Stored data

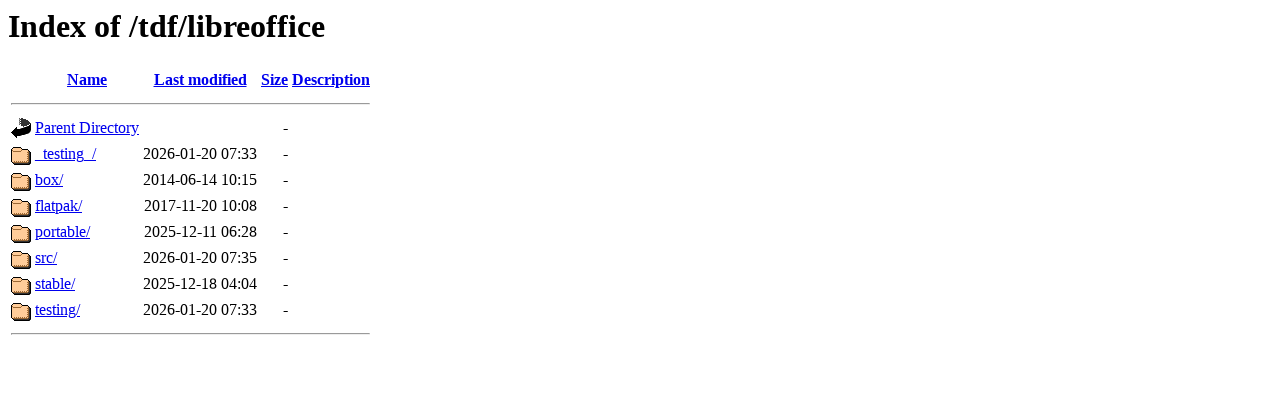

--- FILE ---
content_type: text/html;charset=UTF-8
request_url: https://ftp.wayne.edu/tdf/libreoffice/?C=N;O=A
body_size: 2343
content:
<!DOCTYPE HTML PUBLIC "-//W3C//DTD HTML 3.2 Final//EN">
<html>
 <head>
  <title>Index of /tdf/libreoffice</title>
 </head>
 <body>
<h1>Index of /tdf/libreoffice</h1>
  <table>
   <tr><th valign="top"><img src="/icons/blank.gif" alt="[ICO]"></th><th><a href="?C=N;O=D">Name</a></th><th><a href="?C=M;O=A">Last modified</a></th><th><a href="?C=S;O=A">Size</a></th><th><a href="?C=D;O=A">Description</a></th></tr>
   <tr><th colspan="5"><hr></th></tr>
<tr><td valign="top"><a href="/tdf/"><img src="/icons/back.gif" alt="[PARENTDIR]"></a></td><td><a href="/tdf/">Parent Directory</a>       </td><td>&nbsp;</td><td align="right">  - </td><td>&nbsp;</td></tr>
<tr><td valign="top"><a href="_testing_/"><img src="/icons/folder.gif" alt="[DIR]"></a></td><td><a href="_testing_/">_testing_/</a>             </td><td align="right">2026-01-20 07:33  </td><td align="right">  - </td><td>&nbsp;</td></tr>
<tr><td valign="top"><a href="box/"><img src="/icons/folder.gif" alt="[DIR]"></a></td><td><a href="box/">box/</a>                   </td><td align="right">2014-06-14 10:15  </td><td align="right">  - </td><td>&nbsp;</td></tr>
<tr><td valign="top"><a href="flatpak/"><img src="/icons/folder.gif" alt="[DIR]"></a></td><td><a href="flatpak/">flatpak/</a>               </td><td align="right">2017-11-20 10:08  </td><td align="right">  - </td><td>&nbsp;</td></tr>
<tr><td valign="top"><a href="portable/"><img src="/icons/folder.gif" alt="[DIR]"></a></td><td><a href="portable/">portable/</a>              </td><td align="right">2025-12-11 06:28  </td><td align="right">  - </td><td>&nbsp;</td></tr>
<tr><td valign="top"><a href="src/"><img src="/icons/folder.gif" alt="[DIR]"></a></td><td><a href="src/">src/</a>                   </td><td align="right">2026-01-20 07:35  </td><td align="right">  - </td><td>&nbsp;</td></tr>
<tr><td valign="top"><a href="stable/"><img src="/icons/folder.gif" alt="[DIR]"></a></td><td><a href="stable/">stable/</a>                </td><td align="right">2025-12-18 04:04  </td><td align="right">  - </td><td>&nbsp;</td></tr>
<tr><td valign="top"><a href="testing/"><img src="/icons/folder.gif" alt="[DIR]"></a></td><td><a href="testing/">testing/</a>               </td><td align="right">2026-01-20 07:33  </td><td align="right">  - </td><td>&nbsp;</td></tr>
   <tr><th colspan="5"><hr></th></tr>
</table>
</body></html>
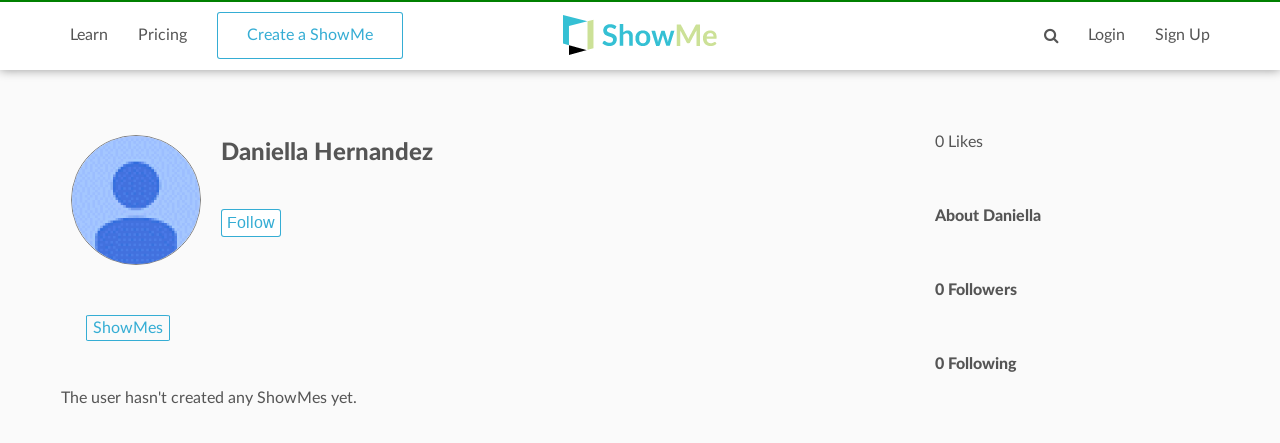

--- FILE ---
content_type: text/html; charset=utf-8
request_url: https://www.google.com/recaptcha/api2/aframe
body_size: 266
content:
<!DOCTYPE HTML><html><head><meta http-equiv="content-type" content="text/html; charset=UTF-8"></head><body><script nonce="GLvZgZfTqRgbTIOgSCyveA">/** Anti-fraud and anti-abuse applications only. See google.com/recaptcha */ try{var clients={'sodar':'https://pagead2.googlesyndication.com/pagead/sodar?'};window.addEventListener("message",function(a){try{if(a.source===window.parent){var b=JSON.parse(a.data);var c=clients[b['id']];if(c){var d=document.createElement('img');d.src=c+b['params']+'&rc='+(localStorage.getItem("rc::a")?sessionStorage.getItem("rc::b"):"");window.document.body.appendChild(d);sessionStorage.setItem("rc::e",parseInt(sessionStorage.getItem("rc::e")||0)+1);localStorage.setItem("rc::h",'1769010108264');}}}catch(b){}});window.parent.postMessage("_grecaptcha_ready", "*");}catch(b){}</script></body></html>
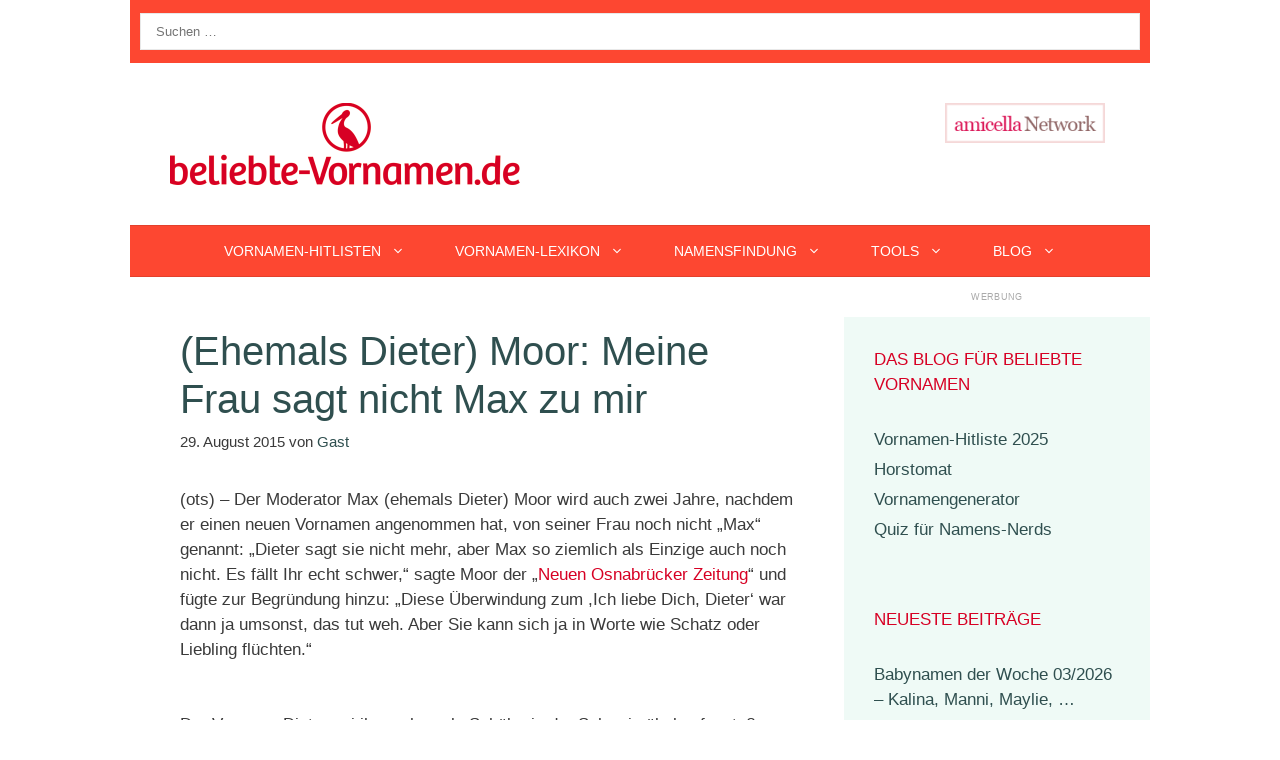

--- FILE ---
content_type: text/html; charset=utf-8
request_url: https://www.google.com/recaptcha/api2/aframe
body_size: 264
content:
<!DOCTYPE HTML><html><head><meta http-equiv="content-type" content="text/html; charset=UTF-8"></head><body><script nonce="8srATEr9j-J47eNxNgCtWA">/** Anti-fraud and anti-abuse applications only. See google.com/recaptcha */ try{var clients={'sodar':'https://pagead2.googlesyndication.com/pagead/sodar?'};window.addEventListener("message",function(a){try{if(a.source===window.parent){var b=JSON.parse(a.data);var c=clients[b['id']];if(c){var d=document.createElement('img');d.src=c+b['params']+'&rc='+(localStorage.getItem("rc::a")?sessionStorage.getItem("rc::b"):"");window.document.body.appendChild(d);sessionStorage.setItem("rc::e",parseInt(sessionStorage.getItem("rc::e")||0)+1);localStorage.setItem("rc::h",'1768997680110');}}}catch(b){}});window.parent.postMessage("_grecaptcha_ready", "*");}catch(b){}</script></body></html>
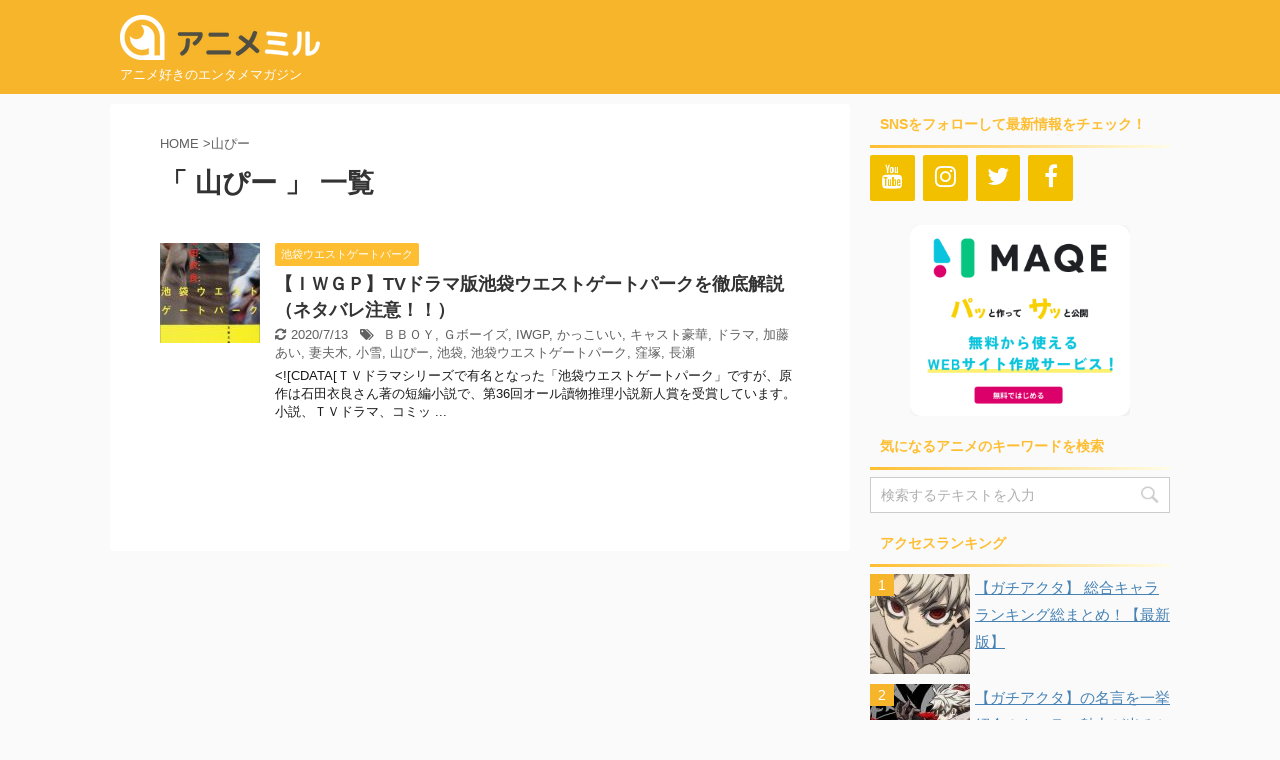

--- FILE ---
content_type: text/html; charset=utf-8
request_url: https://www.google.com/recaptcha/api2/aframe
body_size: 269
content:
<!DOCTYPE HTML><html><head><meta http-equiv="content-type" content="text/html; charset=UTF-8"></head><body><script nonce="AYX45vj6WznynEGtDfw0vA">/** Anti-fraud and anti-abuse applications only. See google.com/recaptcha */ try{var clients={'sodar':'https://pagead2.googlesyndication.com/pagead/sodar?'};window.addEventListener("message",function(a){try{if(a.source===window.parent){var b=JSON.parse(a.data);var c=clients[b['id']];if(c){var d=document.createElement('img');d.src=c+b['params']+'&rc='+(localStorage.getItem("rc::a")?sessionStorage.getItem("rc::b"):"");window.document.body.appendChild(d);sessionStorage.setItem("rc::e",parseInt(sessionStorage.getItem("rc::e")||0)+1);localStorage.setItem("rc::h",'1768955337814');}}}catch(b){}});window.parent.postMessage("_grecaptcha_ready", "*");}catch(b){}</script></body></html>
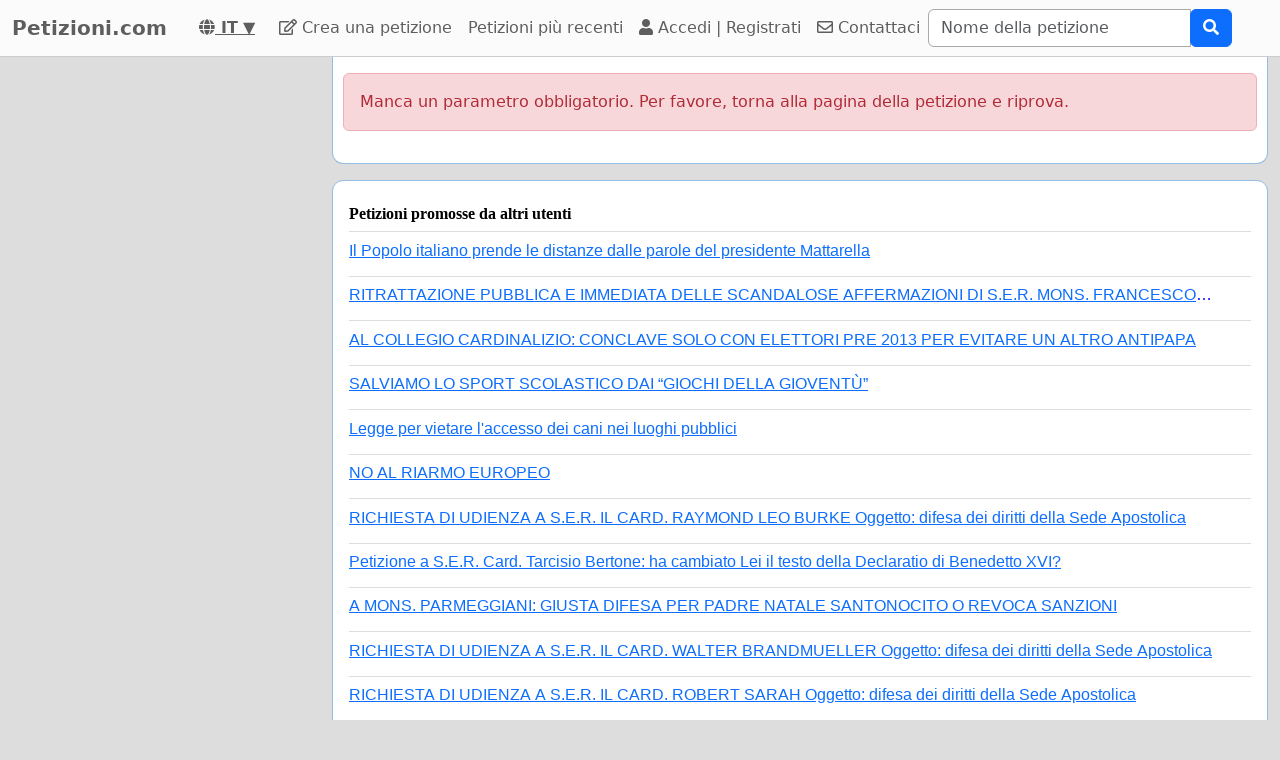

--- FILE ---
content_type: text/html; charset=utf-8
request_url: https://www.google.com/recaptcha/api2/aframe
body_size: 215
content:
<!DOCTYPE HTML><html><head><meta http-equiv="content-type" content="text/html; charset=UTF-8"></head><body><script nonce="iWVdTm6J6jQwXrKlRbReFg">/** Anti-fraud and anti-abuse applications only. See google.com/recaptcha */ try{var clients={'sodar':'https://pagead2.googlesyndication.com/pagead/sodar?'};window.addEventListener("message",function(a){try{if(a.source===window.parent){var b=JSON.parse(a.data);var c=clients[b['id']];if(c){var d=document.createElement('img');d.src=c+b['params']+'&rc='+(localStorage.getItem("rc::a")?sessionStorage.getItem("rc::b"):"");window.document.body.appendChild(d);sessionStorage.setItem("rc::e",parseInt(sessionStorage.getItem("rc::e")||0)+1);localStorage.setItem("rc::h",'1769412581721');}}}catch(b){}});window.parent.postMessage("_grecaptcha_ready", "*");}catch(b){}</script></body></html>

EXERCISE PROMPT:
The answer must be the full set of records, repeated exactly, with no pictures.

RESPONSE FOR THIS EXERCISE:
--- FILE ---
content_type: text/html;charset=UTF-8
request_url: https://ftp.wayne.edu/tdf/libreoffice/?C=N;O=A
body_size: 2343
content:
<!DOCTYPE HTML PUBLIC "-//W3C//DTD HTML 3.2 Final//EN">
<html>
 <head>
  <title>Index of /tdf/libreoffice</title>
 </head>
 <body>
<h1>Index of /tdf/libreoffice</h1>
  <table>
   <tr><th valign="top"><img src="/icons/blank.gif" alt="[ICO]"></th><th><a href="?C=N;O=D">Name</a></th><th><a href="?C=M;O=A">Last modified</a></th><th><a href="?C=S;O=A">Size</a></th><th><a href="?C=D;O=A">Description</a></th></tr>
   <tr><th colspan="5"><hr></th></tr>
<tr><td valign="top"><a href="/tdf/"><img src="/icons/back.gif" alt="[PARENTDIR]"></a></td><td><a href="/tdf/">Parent Directory</a>       </td><td>&nbsp;</td><td align="right">  - </td><td>&nbsp;</td></tr>
<tr><td valign="top"><a href="_testing_/"><img src="/icons/folder.gif" alt="[DIR]"></a></td><td><a href="_testing_/">_testing_/</a>             </td><td align="right">2026-01-20 07:33  </td><td align="right">  - </td><td>&nbsp;</td></tr>
<tr><td valign="top"><a href="box/"><img src="/icons/folder.gif" alt="[DIR]"></a></td><td><a href="box/">box/</a>                   </td><td align="right">2014-06-14 10:15  </td><td align="right">  - </td><td>&nbsp;</td></tr>
<tr><td valign="top"><a href="flatpak/"><img src="/icons/folder.gif" alt="[DIR]"></a></td><td><a href="flatpak/">flatpak/</a>               </td><td align="right">2017-11-20 10:08  </td><td align="right">  - </td><td>&nbsp;</td></tr>
<tr><td valign="top"><a href="portable/"><img src="/icons/folder.gif" alt="[DIR]"></a></td><td><a href="portable/">portable/</a>              </td><td align="right">2025-12-11 06:28  </td><td align="right">  - </td><td>&nbsp;</td></tr>
<tr><td valign="top"><a href="src/"><img src="/icons/folder.gif" alt="[DIR]"></a></td><td><a href="src/">src/</a>                   </td><td align="right">2026-01-20 07:35  </td><td align="right">  - </td><td>&nbsp;</td></tr>
<tr><td valign="top"><a href="stable/"><img src="/icons/folder.gif" alt="[DIR]"></a></td><td><a href="stable/">stable/</a>                </td><td align="right">2025-12-18 04:04  </td><td align="right">  - </td><td>&nbsp;</td></tr>
<tr><td valign="top"><a href="testing/"><img src="/icons/folder.gif" alt="[DIR]"></a></td><td><a href="testing/">testing/</a>               </td><td align="right">2026-01-20 07:33  </td><td align="right">  - </td><td>&nbsp;</td></tr>
   <tr><th colspan="5"><hr></th></tr>
</table>
</body></html>

--- FILE ---
content_type: text/html; charset=utf-8
request_url: https://www.google.com/recaptcha/api2/aframe
body_size: 266
content:
<!DOCTYPE HTML><html><head><meta http-equiv="content-type" content="text/html; charset=UTF-8"></head><body><script nonce="GLvZgZfTqRgbTIOgSCyveA">/** Anti-fraud and anti-abuse applications only. See google.com/recaptcha */ try{var clients={'sodar':'https://pagead2.googlesyndication.com/pagead/sodar?'};window.addEventListener("message",function(a){try{if(a.source===window.parent){var b=JSON.parse(a.data);var c=clients[b['id']];if(c){var d=document.createElement('img');d.src=c+b['params']+'&rc='+(localStorage.getItem("rc::a")?sessionStorage.getItem("rc::b"):"");window.document.body.appendChild(d);sessionStorage.setItem("rc::e",parseInt(sessionStorage.getItem("rc::e")||0)+1);localStorage.setItem("rc::h",'1769010108264');}}}catch(b){}});window.parent.postMessage("_grecaptcha_ready", "*");}catch(b){}</script></body></html>

--- FILE ---
content_type: text/html; charset=utf-8
request_url: https://www.google.com/recaptcha/api2/aframe
body_size: 264
content:
<!DOCTYPE HTML><html><head><meta http-equiv="content-type" content="text/html; charset=UTF-8"></head><body><script nonce="8srATEr9j-J47eNxNgCtWA">/** Anti-fraud and anti-abuse applications only. See google.com/recaptcha */ try{var clients={'sodar':'https://pagead2.googlesyndication.com/pagead/sodar?'};window.addEventListener("message",function(a){try{if(a.source===window.parent){var b=JSON.parse(a.data);var c=clients[b['id']];if(c){var d=document.createElement('img');d.src=c+b['params']+'&rc='+(localStorage.getItem("rc::a")?sessionStorage.getItem("rc::b"):"");window.document.body.appendChild(d);sessionStorage.setItem("rc::e",parseInt(sessionStorage.getItem("rc::e")||0)+1);localStorage.setItem("rc::h",'1768997680110');}}}catch(b){}});window.parent.postMessage("_grecaptcha_ready", "*");}catch(b){}</script></body></html>

--- FILE ---
content_type: text/html; charset=utf-8
request_url: https://www.google.com/recaptcha/api2/aframe
body_size: 269
content:
<!DOCTYPE HTML><html><head><meta http-equiv="content-type" content="text/html; charset=UTF-8"></head><body><script nonce="AYX45vj6WznynEGtDfw0vA">/** Anti-fraud and anti-abuse applications only. See google.com/recaptcha */ try{var clients={'sodar':'https://pagead2.googlesyndication.com/pagead/sodar?'};window.addEventListener("message",function(a){try{if(a.source===window.parent){var b=JSON.parse(a.data);var c=clients[b['id']];if(c){var d=document.createElement('img');d.src=c+b['params']+'&rc='+(localStorage.getItem("rc::a")?sessionStorage.getItem("rc::b"):"");window.document.body.appendChild(d);sessionStorage.setItem("rc::e",parseInt(sessionStorage.getItem("rc::e")||0)+1);localStorage.setItem("rc::h",'1768955337814');}}}catch(b){}});window.parent.postMessage("_grecaptcha_ready", "*");}catch(b){}</script></body></html>

--- FILE ---
content_type: text/html; charset=utf-8
request_url: https://www.google.com/recaptcha/api2/aframe
body_size: 215
content:
<!DOCTYPE HTML><html><head><meta http-equiv="content-type" content="text/html; charset=UTF-8"></head><body><script nonce="iWVdTm6J6jQwXrKlRbReFg">/** Anti-fraud and anti-abuse applications only. See google.com/recaptcha */ try{var clients={'sodar':'https://pagead2.googlesyndication.com/pagead/sodar?'};window.addEventListener("message",function(a){try{if(a.source===window.parent){var b=JSON.parse(a.data);var c=clients[b['id']];if(c){var d=document.createElement('img');d.src=c+b['params']+'&rc='+(localStorage.getItem("rc::a")?sessionStorage.getItem("rc::b"):"");window.document.body.appendChild(d);sessionStorage.setItem("rc::e",parseInt(sessionStorage.getItem("rc::e")||0)+1);localStorage.setItem("rc::h",'1769412581721');}}}catch(b){}});window.parent.postMessage("_grecaptcha_ready", "*");}catch(b){}</script></body></html>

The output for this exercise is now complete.